Module 1- Introduction

Introduce yourself to the group:

I'm a RN at Primary Children's Medical Center on the Medical Unit and I've been there for about 3 years. I'm a charge nurse and have a speciality role on my unit as the Cystic Fibrosis Expanded Role. I love my job, but working with children means that I'm exposed to a lot. I'm currently stuck at home awaiting the results of a VRP to see if I caught H1N1 from a patient last week. 

I'm almost done with my first year of the Pediatric DNP program. My husband is also in grad school, so right now I live my life in semesters. When I'm not studying I enjoy reading, photography, camping, and hiking.  

Why do you as a graduate level nurse need to know about information management?

As an advance practice nurse you are surround by vast amounts of information and it is part of your role to be able to manage this information in an effective manner in order to provide excellent care to patients. Nursing informatics provides the tools necessary to manage this information. From a public policy perspective healthcare informatics has come to the forefront and as graduate prepared nurses we need to be able to understand and utilize new technologies related to healthcare information.

Describe what is happening related to IT in your clinical or practice setting:
  • Switch from paper MARs to EMARs and bar code scanning of medications
  • Vocera devices for communication
  • Changed from paper discharge paperwork to electronic discharge summaries 
  • Joined a email list-serve for nursing in the U.S. caring for patients with Cystic Fibrosis
  • Use of a hospital wide computer program called "Patient Tracker" to communicate with other disciplines
What structured documentation, standards, and/or coded terminologies do you see within your practice setting? 

We use structured documentation with coded terminologies for the majority of our charting. Currently we use paper charting that also includes an unstructured narrative in which there is great variation between nurses on what is documented and how it is documented. There is a plan to move us to an electronic charting system that structured.
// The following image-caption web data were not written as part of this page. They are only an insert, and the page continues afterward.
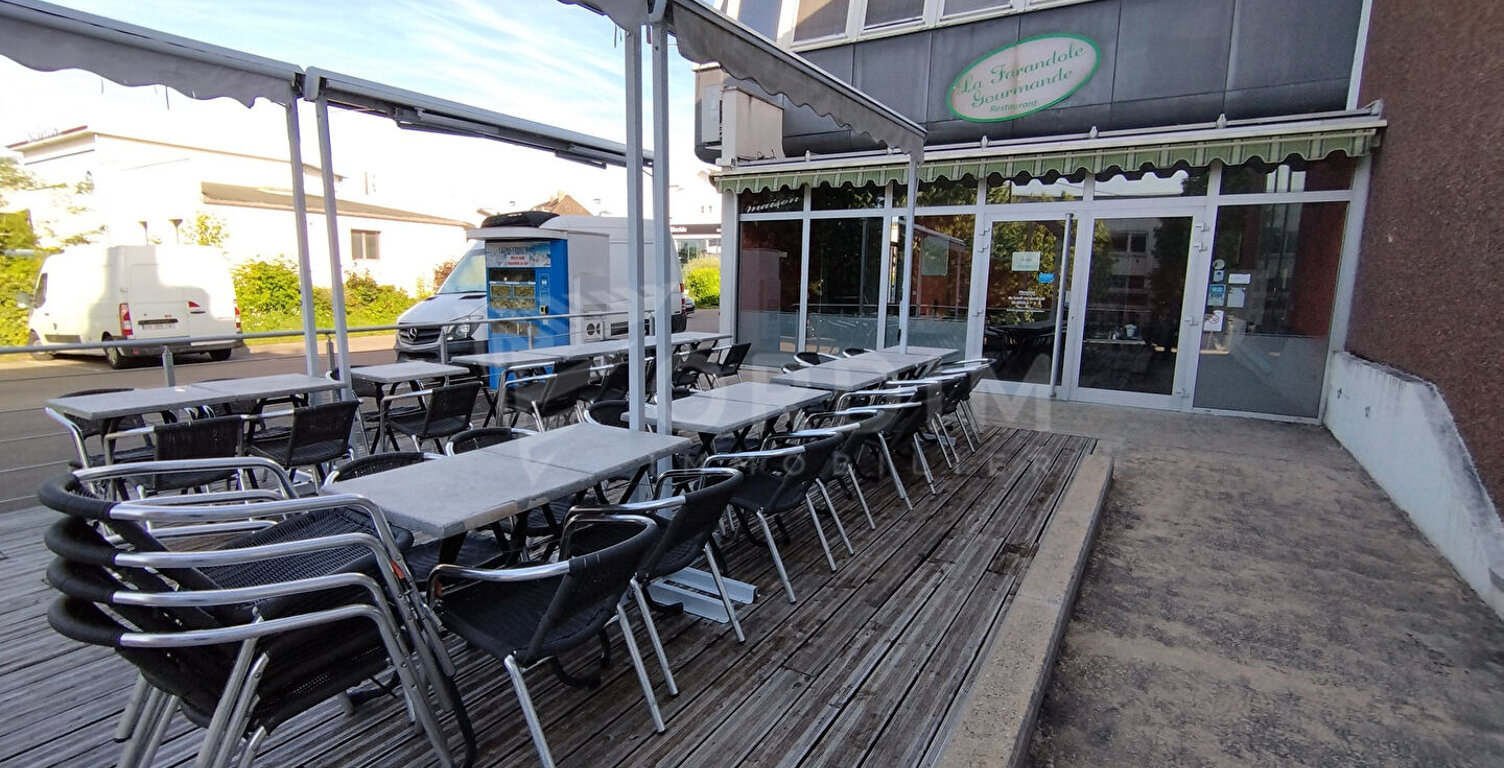AUXERRE - SECTEUR AV CHARLES DE GAULLE -  LOCAL RESTAURANT OPERATIONNEL AVEC TERRASSE — photo 1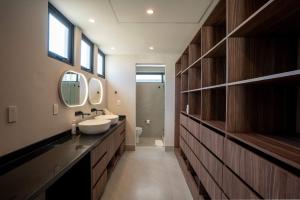 Modern Apt - 3BR - Marina & Shopping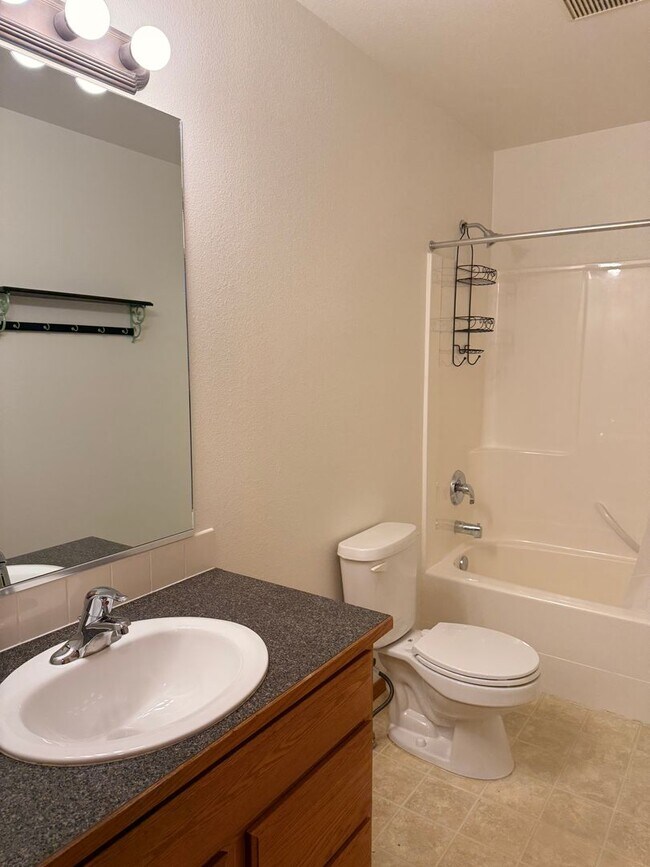 Building Photo - Duplex in Stoddard meadows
We use coded terminologies to document the teaching we done on structured documentation teaching checklists.

How are structure/coded clinical data useful in promoting quality patient care? 

Structure/coded clinical data reduces variability which would make it easier to process data, compile information, and make clinical decisions. The reduction in variability would also make the QI process easier, in that patterns could be assessed more readily, interventions implemented and progress tracked more easily. Less variability also improves communication between care providers and hopefully reduces errors caused by miscommunication.